> [REQUIRED TASK]: Can you quote, character for character, the lines below that begin with the one containing "Taking [175,234] |" and run through the final line?

* * *

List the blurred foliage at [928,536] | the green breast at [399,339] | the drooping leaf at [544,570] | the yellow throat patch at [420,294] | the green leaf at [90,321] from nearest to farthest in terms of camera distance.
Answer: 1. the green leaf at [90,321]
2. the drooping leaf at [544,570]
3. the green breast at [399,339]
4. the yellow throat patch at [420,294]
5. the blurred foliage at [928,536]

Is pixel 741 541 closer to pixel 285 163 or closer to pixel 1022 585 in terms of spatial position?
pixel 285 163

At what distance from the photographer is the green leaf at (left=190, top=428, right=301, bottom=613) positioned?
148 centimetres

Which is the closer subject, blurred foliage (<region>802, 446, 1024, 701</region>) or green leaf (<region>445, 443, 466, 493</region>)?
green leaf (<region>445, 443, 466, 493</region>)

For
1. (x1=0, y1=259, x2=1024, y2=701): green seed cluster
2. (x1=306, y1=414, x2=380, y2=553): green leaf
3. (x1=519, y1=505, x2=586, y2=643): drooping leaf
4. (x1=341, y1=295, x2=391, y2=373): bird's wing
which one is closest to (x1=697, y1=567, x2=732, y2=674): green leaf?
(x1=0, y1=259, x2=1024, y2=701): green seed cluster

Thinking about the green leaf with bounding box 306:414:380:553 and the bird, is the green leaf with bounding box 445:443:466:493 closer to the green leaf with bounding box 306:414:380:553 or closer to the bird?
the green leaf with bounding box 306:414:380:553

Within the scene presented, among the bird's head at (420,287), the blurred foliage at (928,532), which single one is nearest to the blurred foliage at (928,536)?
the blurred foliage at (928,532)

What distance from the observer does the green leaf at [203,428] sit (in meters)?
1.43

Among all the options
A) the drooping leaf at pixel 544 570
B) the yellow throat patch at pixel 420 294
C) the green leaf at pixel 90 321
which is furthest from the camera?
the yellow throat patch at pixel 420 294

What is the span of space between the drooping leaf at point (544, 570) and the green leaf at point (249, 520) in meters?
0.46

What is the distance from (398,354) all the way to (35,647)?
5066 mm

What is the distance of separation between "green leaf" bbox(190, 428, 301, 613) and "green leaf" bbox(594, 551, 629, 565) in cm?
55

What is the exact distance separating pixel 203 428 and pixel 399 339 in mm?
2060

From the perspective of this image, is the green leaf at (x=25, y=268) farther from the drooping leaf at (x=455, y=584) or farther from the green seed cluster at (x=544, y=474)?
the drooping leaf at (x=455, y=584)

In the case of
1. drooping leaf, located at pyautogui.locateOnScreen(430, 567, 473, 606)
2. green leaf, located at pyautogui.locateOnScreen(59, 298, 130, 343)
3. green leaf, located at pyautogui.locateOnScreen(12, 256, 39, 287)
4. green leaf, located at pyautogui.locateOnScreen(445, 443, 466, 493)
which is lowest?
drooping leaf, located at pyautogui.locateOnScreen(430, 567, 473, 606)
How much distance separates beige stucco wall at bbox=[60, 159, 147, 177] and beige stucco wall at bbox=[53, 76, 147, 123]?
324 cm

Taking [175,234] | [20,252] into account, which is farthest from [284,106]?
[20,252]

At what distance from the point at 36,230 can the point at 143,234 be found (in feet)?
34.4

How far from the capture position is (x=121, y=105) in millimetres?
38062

* * *

> [RESULT BELOW]:
Taking [175,234] | [20,252] into account, which is farthest from [284,106]?
[20,252]

At what distance from the point at 36,230 can the point at 143,234 be found (in feet)?
34.4

How far from the capture position is (x=121, y=105) in millimetres?
38062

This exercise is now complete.